The team designed the device to be single-use rather than reusable because cleaning it for each use and resetting the device would be cumbersome for a nurse, and injections are such a common procedure that it’s much easier to have a single-use device.
“We’ve done simulated trials where we basically hold a pen up against a ruler and press down 5 millimeters — we know what that feels like — apply the device, press it down 5 millimeters again and gauge based on the comparative pain scale, which is something hospitals already use, ” Allison said.
“The materials that we use are relatively inexpensive and found in abundance: plastic, rubber and metal,” Zhang said. “The materials for one of these cost about a quarter, and then we just had to do estimates based on how much manufacturing would cost. We compared our device to similar things already in production, and we’ve estimated the cost at about $2.”
Comfortably Numb was guided through its design project in Rice’s Oshman Engineering Design Kitchen in the fall semester by Ann Saterbak, Bioengineering’s director of laboratory instruction, and in the spring semester by Jane Grande-Allen, the Isabel C. Cameron Professor of Bioengineering.
“We meet with Dr. Grande-Allen every Tuesday,” Zhang said. “We show her our progress and bounce ideas off of her. A lot of our ideas came from our discussions with her.”
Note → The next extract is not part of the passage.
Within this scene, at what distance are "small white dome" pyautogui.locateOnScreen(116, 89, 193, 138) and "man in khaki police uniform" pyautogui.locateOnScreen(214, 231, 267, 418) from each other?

“We meet with Dr. Grande-Allen every Tuesday,” Zhang said. “We show her our progress and bounce ideas off of her. A lot of our ideas came from our discussions with her, especially the use of chemicals. She actually let us into her lab and had her graduate students help us create these (chemical) reactions to see what was truly going on and for us to understand the reactions.”
The team also credits Dr. Wettergreen, who serves as a faculty mentor and he has been a huge part of the success of their project, as far as ideas and pushing them to have high standards, Allison said.
The team is currently in the process of applying for a provisional patent for the device, and the students hope to continue their work together in their spare time when they return to Rice as sophomores.
“As a team, we just want to follow the project, because we think it has a lot of potential. I think that’s what drew us to this specific project,” Allison said. “We haven’t really discussed yet whether we’re going dedicate to making this a company, but it’s something we’re open to.”